Exercise instructions:
**a.** Name every person, character, or god mentioned in the passage on Socrates, leaving out Socrates himself.
**b.** In the passage on Socrates, what does the interpretation finally render Socrates?

Source:
# # # #

First of all, the literary figure of “Socrates” can be understood in many ways, but from among the literary options for assessing the status of this character allow me to select the tragic view of Socrates.[2] In this view, Plato, as a tragedian superior to all other tragedians, develops the literary figure of Socrates as a tragic hero whose plight is to suffer the slings and arrows of a populace which fails to honor or understand his religious mission. Here, I disagree with Kenneth Seeskin[3] who contrasts Socrates to Oedipus by saying: “Oedipus suffered greatly…. Whatever else Socrates does in the dialogues, he does not suffer.” True, Socrates sleeps like a baby in his prison cell while his friend Crito frets anxiously, but that scene occurs near the conclusion of Socrates’ long and arduous journey in service of Apollo, at the end of which he might have said, “My feet are tired, but my soul is rested.” Seeskin, however, does recognize the heroic nature of Socrates’ tragic demise, and he correctly notes the religious aspect of Socrates’ dedication to the pursuit of philosophy. Socrates could well be viewed in this light as the patron saint of the religious practice called “moral philosophy.”

Given this hagiographic image of Socrates, the next point to examine is the specific role of his daimon in the dialogues. Does Socrates really mean he hears a divine voice which holds him in check when he is on the verge of transgression? Through Vlastos’s interpretation of Socratic irony and Seeskin’s hagiographic depiction of the philosophizing zealot, it is not difficult to accept the possibility that Socrates truthfully describes his mental states when he refers to this divine voice. Once we have granted this possibility, Socrates’ ethical cognitivism (as many philosophers view it) deserves critical scrutiny, because he relies, at least in part, on ethical assertions whose validity cannot be argued for or against. The daimon functions as a sheer existential decision or emotivist intuition, and Socrates’ insistent disavowal of moral knowledge denies him any metaphysical system within which such assertions could be rationally described and justified. Thus, this interpretation of Socrates renders him an ethical noncognitivist.

# # # #

Dataset entries:
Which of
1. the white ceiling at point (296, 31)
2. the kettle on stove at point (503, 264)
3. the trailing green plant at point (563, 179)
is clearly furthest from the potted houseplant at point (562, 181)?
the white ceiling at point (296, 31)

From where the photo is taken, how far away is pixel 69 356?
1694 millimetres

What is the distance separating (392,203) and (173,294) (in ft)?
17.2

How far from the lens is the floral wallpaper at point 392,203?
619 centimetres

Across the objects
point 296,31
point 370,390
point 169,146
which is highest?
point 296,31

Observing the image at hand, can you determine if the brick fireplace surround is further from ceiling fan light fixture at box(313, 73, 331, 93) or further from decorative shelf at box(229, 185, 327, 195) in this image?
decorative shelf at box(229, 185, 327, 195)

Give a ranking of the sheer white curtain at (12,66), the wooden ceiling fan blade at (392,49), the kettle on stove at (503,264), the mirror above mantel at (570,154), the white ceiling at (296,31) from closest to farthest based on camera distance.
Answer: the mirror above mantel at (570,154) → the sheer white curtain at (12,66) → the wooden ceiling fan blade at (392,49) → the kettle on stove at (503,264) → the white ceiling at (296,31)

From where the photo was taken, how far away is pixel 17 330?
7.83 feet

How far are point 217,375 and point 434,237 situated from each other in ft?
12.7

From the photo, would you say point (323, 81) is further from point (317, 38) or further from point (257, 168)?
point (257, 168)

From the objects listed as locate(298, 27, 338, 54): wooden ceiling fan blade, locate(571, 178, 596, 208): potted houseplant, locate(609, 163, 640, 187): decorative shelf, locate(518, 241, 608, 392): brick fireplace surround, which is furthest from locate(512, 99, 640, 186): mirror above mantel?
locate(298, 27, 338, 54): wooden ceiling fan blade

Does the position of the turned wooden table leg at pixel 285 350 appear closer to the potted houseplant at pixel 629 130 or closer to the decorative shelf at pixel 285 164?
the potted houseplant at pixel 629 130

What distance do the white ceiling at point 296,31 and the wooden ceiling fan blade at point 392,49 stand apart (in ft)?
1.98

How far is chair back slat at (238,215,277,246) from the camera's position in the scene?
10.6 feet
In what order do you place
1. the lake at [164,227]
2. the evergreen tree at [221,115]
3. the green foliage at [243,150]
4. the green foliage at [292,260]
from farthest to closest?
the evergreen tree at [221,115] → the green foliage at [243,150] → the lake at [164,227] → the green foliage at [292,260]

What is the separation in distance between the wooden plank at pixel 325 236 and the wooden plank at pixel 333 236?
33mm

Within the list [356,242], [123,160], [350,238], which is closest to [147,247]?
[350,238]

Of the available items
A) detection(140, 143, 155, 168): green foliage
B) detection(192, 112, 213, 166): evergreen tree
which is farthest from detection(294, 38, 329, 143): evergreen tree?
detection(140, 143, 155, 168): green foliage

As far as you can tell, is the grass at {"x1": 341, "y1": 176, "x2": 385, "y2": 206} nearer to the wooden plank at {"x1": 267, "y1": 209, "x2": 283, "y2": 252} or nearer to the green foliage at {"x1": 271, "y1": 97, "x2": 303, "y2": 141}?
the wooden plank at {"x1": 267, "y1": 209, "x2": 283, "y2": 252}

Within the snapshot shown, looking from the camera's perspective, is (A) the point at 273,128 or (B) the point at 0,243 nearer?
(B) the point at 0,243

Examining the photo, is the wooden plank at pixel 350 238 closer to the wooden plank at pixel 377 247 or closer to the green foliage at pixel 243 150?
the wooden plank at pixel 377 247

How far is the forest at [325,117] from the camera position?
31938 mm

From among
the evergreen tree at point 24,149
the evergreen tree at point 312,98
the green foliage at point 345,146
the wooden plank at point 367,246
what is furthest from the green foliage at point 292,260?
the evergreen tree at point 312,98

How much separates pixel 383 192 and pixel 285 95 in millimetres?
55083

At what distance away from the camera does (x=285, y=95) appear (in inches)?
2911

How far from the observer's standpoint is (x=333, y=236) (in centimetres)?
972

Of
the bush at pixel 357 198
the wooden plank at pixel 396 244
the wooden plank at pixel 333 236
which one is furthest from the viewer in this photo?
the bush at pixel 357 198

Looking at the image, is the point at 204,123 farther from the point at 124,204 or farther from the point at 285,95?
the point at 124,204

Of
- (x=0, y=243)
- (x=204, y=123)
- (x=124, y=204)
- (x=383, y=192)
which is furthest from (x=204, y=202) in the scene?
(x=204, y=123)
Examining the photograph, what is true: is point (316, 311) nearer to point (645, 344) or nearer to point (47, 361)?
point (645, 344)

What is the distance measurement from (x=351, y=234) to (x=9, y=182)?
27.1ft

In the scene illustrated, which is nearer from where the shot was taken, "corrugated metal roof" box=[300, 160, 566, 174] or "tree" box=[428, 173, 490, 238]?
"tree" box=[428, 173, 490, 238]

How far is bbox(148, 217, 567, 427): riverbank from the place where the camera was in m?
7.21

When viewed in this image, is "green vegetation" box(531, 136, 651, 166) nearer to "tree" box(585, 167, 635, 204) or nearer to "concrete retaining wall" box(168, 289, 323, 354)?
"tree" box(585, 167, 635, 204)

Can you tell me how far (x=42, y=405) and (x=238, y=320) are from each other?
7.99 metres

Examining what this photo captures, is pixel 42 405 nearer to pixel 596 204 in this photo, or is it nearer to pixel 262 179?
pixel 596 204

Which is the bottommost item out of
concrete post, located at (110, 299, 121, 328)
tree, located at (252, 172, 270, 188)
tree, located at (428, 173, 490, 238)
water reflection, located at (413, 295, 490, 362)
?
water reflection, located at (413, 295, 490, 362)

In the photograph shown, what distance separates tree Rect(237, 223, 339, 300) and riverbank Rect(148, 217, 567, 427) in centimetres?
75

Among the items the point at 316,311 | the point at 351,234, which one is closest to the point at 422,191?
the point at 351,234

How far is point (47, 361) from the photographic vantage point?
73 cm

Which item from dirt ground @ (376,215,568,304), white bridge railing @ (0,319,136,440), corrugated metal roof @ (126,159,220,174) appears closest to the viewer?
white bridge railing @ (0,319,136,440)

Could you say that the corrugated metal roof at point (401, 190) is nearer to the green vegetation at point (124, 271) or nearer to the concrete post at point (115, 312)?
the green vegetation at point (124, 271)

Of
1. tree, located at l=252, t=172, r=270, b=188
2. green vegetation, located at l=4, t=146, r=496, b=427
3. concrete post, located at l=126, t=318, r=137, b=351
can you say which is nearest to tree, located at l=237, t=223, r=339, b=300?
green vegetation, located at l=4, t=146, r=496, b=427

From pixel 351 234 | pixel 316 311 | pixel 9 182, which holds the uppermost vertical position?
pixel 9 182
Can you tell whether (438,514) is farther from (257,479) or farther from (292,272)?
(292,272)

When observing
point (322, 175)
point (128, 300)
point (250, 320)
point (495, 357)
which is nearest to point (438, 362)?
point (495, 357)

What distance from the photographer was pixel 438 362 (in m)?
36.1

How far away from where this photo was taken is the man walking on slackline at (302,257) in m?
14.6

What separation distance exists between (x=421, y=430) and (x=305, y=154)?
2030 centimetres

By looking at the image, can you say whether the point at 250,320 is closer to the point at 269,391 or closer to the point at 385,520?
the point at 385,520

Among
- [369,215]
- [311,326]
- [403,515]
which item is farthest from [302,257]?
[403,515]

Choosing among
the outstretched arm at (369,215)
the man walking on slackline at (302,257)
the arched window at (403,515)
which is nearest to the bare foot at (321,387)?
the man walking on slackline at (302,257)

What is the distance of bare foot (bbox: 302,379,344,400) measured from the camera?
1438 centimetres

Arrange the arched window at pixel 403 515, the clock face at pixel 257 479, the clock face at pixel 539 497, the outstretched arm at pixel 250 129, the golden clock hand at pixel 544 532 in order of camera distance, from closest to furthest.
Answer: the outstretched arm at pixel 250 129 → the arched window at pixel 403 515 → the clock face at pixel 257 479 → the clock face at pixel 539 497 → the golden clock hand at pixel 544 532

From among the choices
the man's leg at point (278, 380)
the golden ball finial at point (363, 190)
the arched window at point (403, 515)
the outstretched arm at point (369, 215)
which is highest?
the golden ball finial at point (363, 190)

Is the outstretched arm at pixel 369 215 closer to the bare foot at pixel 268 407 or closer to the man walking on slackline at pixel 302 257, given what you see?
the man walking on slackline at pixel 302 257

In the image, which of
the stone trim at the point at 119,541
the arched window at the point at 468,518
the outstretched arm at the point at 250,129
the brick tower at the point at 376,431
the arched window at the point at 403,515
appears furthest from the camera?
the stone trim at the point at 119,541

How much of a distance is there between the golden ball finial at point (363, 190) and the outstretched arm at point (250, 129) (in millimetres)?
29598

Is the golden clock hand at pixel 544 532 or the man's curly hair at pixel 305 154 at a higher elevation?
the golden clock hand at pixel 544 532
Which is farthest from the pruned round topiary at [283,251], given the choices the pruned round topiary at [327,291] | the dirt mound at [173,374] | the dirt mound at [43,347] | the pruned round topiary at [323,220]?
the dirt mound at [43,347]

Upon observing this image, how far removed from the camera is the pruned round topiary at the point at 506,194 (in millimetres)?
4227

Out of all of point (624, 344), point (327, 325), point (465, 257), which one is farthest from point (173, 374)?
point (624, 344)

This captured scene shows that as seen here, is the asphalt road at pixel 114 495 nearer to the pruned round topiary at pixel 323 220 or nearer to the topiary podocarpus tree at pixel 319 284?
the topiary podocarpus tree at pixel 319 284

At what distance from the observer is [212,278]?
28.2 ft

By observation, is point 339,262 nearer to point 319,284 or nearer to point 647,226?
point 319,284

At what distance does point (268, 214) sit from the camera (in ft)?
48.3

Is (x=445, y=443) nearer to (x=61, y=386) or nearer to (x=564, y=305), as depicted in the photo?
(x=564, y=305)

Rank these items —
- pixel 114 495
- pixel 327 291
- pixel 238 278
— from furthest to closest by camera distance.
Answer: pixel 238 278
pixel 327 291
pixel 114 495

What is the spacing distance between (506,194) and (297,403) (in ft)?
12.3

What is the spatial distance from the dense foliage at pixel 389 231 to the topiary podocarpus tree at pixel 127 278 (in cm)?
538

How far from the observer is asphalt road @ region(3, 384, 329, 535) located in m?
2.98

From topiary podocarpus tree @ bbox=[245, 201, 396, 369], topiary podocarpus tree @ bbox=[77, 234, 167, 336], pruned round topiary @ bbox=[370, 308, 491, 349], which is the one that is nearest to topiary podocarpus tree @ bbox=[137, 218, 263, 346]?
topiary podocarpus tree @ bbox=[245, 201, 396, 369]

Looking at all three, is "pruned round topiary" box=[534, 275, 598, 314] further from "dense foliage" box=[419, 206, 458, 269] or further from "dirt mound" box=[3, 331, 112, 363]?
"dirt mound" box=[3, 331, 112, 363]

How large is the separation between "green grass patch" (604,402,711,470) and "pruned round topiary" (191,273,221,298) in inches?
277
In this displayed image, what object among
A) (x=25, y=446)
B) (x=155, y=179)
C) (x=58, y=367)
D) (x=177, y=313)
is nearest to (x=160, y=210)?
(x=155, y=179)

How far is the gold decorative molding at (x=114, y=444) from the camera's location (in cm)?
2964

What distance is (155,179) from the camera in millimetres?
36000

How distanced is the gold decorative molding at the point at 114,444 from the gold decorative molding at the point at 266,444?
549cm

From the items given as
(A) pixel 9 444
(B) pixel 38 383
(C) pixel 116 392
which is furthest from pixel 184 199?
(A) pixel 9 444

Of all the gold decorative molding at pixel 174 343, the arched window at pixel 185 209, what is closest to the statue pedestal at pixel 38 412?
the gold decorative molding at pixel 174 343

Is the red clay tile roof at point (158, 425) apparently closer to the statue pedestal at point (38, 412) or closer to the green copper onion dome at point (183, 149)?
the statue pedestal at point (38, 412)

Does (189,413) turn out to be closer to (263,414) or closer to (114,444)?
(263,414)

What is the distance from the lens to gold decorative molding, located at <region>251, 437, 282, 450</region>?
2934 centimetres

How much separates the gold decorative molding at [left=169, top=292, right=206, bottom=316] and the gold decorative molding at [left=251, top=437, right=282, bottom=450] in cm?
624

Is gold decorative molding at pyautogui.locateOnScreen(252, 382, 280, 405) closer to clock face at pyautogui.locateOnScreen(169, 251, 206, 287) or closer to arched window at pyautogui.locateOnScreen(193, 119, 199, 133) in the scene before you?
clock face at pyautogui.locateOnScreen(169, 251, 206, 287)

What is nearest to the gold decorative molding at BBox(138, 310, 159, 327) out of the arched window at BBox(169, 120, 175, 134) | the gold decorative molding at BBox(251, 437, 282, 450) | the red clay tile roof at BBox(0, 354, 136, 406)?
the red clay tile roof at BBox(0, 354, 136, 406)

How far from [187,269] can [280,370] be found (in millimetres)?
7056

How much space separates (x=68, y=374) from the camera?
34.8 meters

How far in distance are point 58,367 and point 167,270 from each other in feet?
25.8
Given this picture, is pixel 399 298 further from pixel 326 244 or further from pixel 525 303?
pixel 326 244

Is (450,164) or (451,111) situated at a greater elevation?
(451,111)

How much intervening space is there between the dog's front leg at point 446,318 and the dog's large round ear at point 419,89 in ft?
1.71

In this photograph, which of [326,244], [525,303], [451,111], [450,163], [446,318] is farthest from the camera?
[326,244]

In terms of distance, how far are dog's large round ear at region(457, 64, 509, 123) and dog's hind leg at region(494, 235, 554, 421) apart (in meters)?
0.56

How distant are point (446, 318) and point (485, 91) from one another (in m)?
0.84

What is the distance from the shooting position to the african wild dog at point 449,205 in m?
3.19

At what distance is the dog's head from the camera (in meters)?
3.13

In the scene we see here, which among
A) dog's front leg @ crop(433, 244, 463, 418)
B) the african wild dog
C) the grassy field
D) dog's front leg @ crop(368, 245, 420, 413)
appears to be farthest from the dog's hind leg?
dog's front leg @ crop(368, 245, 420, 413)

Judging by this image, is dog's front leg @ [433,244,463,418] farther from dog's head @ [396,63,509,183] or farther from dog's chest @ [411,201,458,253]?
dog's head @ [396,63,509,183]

# # # #

Response list:
**a.** Plato, Kenneth Seeskin, Oedipus, Crito, Apollo, Vlastos

**b.** An ethical noncognitivist.